Starting at the line that contains "Santi Carrillo, director", reproduce every line through the end of the entries below, with no pictures in the copy.

== GIVEN RECORDS ==

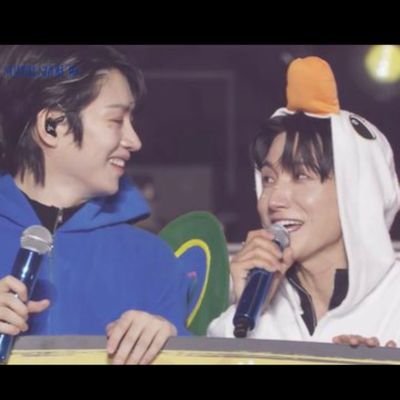 ELF 2017! TeukChul bias. Author of SJ AU - Lady Heesica's Mansion (soon in WP) and Remembering You .Crazy for Heenim. Let's be mutuals, ELFs!! 💙💙💙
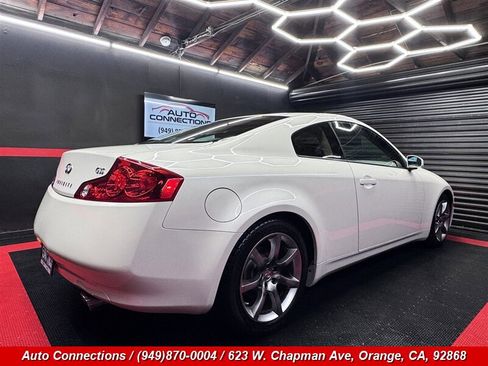 Used 2004 INFINITI G35 Coupe w/ Performance Tire & Wheel Pkg image 3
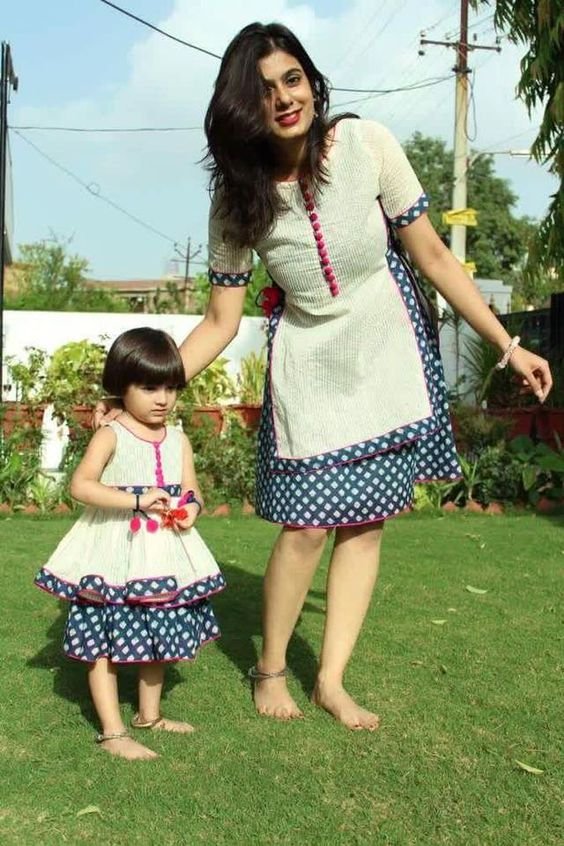 Mother and Daughter Matching Dresses 13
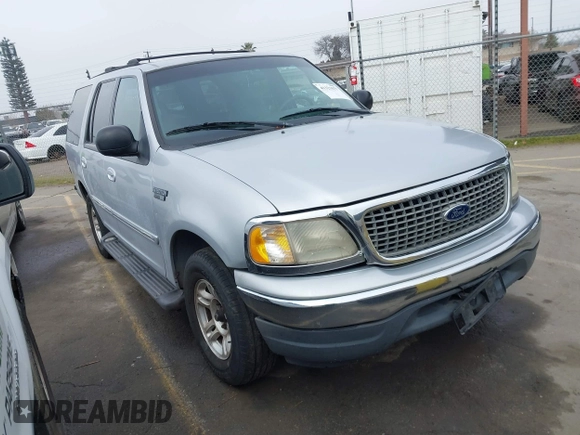 2000 Ford Expedition XLT with VIN 1FMRU1565YLA46430, listed as a IAAI auction lot 41321077 with 1 mi miles. Bid and sale history available at carsss.com. Image 1.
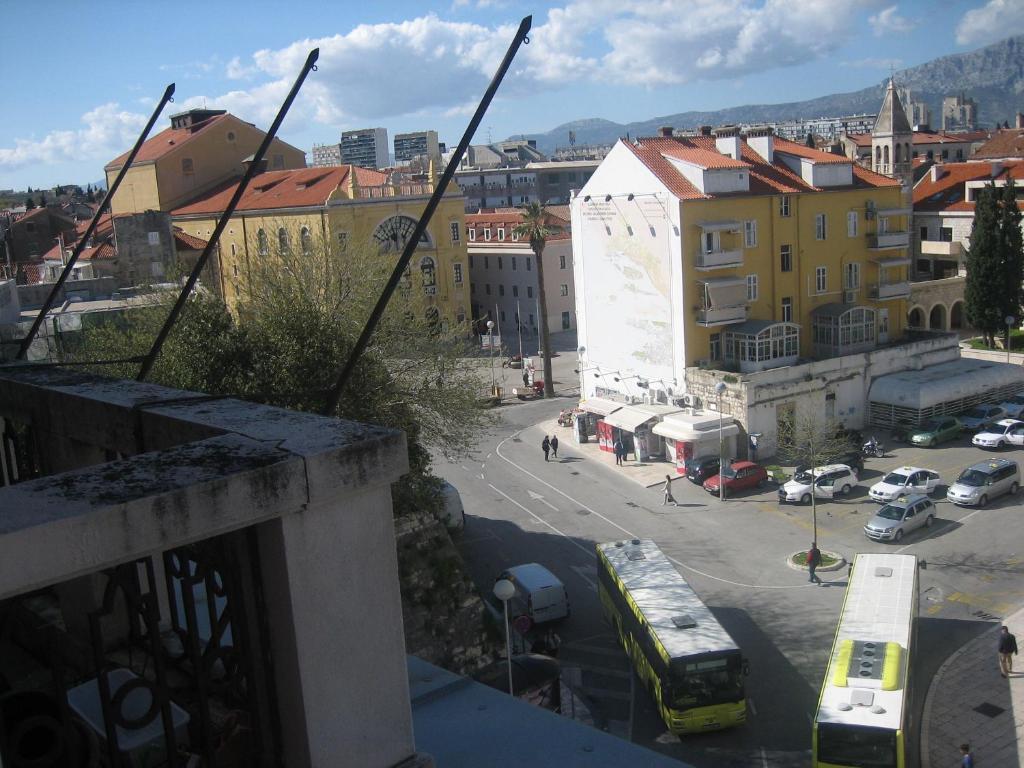 Split Central Guesthouse エクステリア 写真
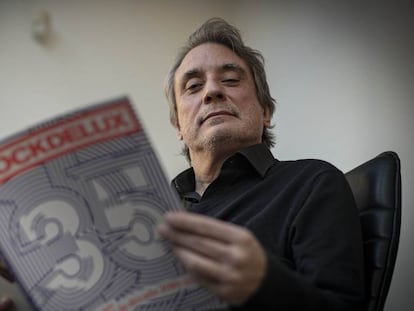 Santi Carrillo, director de la revista 'Rockdelux', el pasado noviembre con el número especial de la revista del 35 aniversario.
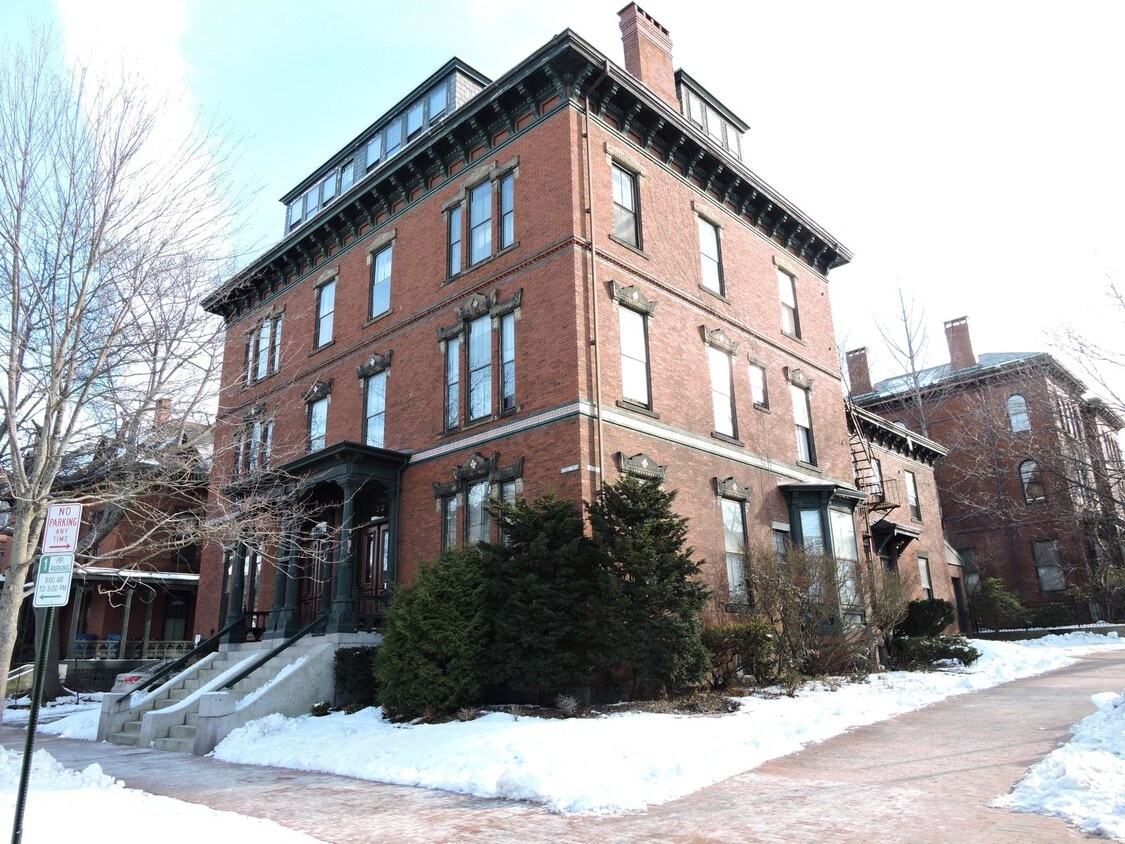 Primary Photo - 32 Deering St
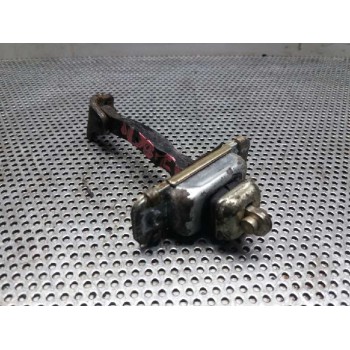 RETENEDOR PUERTA DELANTERA IZQUIERDA 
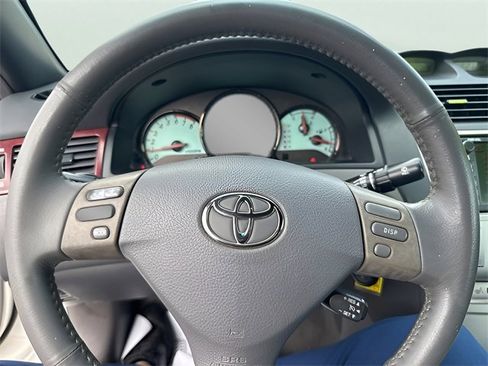 Used 2005 Toyota Solara SLE image 15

===

- [SOLUTION FOR THIS PROBLEM]:
 Santi Carrillo, director de la revista 'Rockdelux', el pasado noviembre con el número especial de la revista del 35 aniversario.
 Primary Photo - 32 Deering St
 RETENEDOR PUERTA DELANTERA IZQUIERDA 
 Used 2005 Toyota Solara SLE image 15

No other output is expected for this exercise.